Soyombo: Is Being An Investigative Journalist Now A Crime? By Gbenga Odunsi

Soyombo: Is Being An Investigative Journalist Now A Crime? By Gbenga Odunsi
Investigative Journalist, Fisayo Soyombo

Fisayo Soyombo, an investigative journalist is currently on the run after he was reportedly threatened over a chain of reports he did revealing the canker in the police and the Nigerian Correctional service.

Chief Fisayo — as I fondly call him — had gone undercover to expose how police officers from the Pedro Police Station milk money from suspects and their families, including framing those in custody for crimes they did not commit.

Soyombo spent eight days in Ikoyi prison to reveal how drug abuse, sodomy, bribery and pimping had become the order of the day in the prison.

After the second part of the three-series report, Soyombo went underground after it was alleged that the prisons service planned to arrest and prosecute him for spying into its service. I had sent him a WhatsApp message on Tuesday, after reading a report from The Guardian about his planned arrest. He, however, avowed he had not read the report, but, according to him, “it is true”.

It is against this background that I posit that the Prison authorities should be the one under fire after this avowal and not the one who exposed the rot.

It is a despairing moment for journalism in Nigeria. Which nation can prosper by muffling and stifling its journalists?

What use is this revolution we strive for, when we seek to harass an innocent journalist for the crime of revealing the truth?

The Nigerian government cannot claim to fight corruption, yet turn around to witch-hunt a journalist who went undercover — at risk to his own life — to uncover the biggest corruption racket in a government agency. This shows that corruption fight in Nigeria is nothing but a hoax.

It is humdrum that Nigeria has always decided to silence people who speak up against its obduracy. The country criticize journalists for abandoning proper journalism for cocktail journalism and wire-wire journalism, and brown envelop journalism, yet it turns around to gag them at the smallest whiff of proper journalism.

So what and where is the democracy Nigeria keeps preaching about.? There is no freedom for journalists after speech, even the freedom of speech is not guaranteed. Nigerians cannot continue to pretend we are operating a democratic setting when freedom of speech and press cannot be guaranteed.

I recall in 2017 when I went undercover to expose bribery and corruption in National Agency for Food and Drug Administration and Control, NAFDAC, few days after the publication, I received shaky threats from unknown persons, via text messages, apparently NAFDAC personnel who felt threatened by the report. This made me flee Abuja for weeks. It is standard: when an investigative journalist goes undercover, he ends up being threatened for doing his job.

Problems to work on:
- 1) In the piece on Fisayo Soyombo, how many days did he spend in Ikoyi prison?
- 2) Please translate this sentence from the piece on Fisayo Soyombo into Spanish: "It is a despairing moment for journalism in Nigeria."

Excerpted data:

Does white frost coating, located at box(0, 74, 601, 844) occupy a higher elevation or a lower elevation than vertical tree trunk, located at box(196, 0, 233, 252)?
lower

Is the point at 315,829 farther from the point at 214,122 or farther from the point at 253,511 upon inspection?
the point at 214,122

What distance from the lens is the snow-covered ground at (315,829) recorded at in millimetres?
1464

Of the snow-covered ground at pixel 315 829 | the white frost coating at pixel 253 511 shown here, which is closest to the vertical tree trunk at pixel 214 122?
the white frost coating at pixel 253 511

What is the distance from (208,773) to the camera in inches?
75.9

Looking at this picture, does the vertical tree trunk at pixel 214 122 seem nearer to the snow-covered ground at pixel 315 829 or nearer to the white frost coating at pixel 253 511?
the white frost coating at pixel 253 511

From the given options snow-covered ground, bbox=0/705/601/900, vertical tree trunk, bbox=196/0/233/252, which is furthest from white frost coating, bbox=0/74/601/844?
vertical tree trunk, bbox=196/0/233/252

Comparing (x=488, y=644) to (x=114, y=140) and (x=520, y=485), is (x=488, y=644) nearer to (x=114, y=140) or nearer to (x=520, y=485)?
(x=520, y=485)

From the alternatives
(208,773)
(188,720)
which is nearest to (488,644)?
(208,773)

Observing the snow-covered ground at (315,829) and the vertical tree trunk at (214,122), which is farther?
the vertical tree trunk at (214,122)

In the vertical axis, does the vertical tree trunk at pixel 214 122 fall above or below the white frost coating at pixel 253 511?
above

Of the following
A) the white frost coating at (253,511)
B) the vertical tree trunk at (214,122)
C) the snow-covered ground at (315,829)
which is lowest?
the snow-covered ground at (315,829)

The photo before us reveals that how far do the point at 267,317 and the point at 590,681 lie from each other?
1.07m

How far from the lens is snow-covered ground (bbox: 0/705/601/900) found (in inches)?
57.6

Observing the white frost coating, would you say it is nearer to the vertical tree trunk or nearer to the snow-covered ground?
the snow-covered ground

The replies:
- 1) Eight days.

- 2) Es un momento desesperanzador para el periodismo en Nigeria.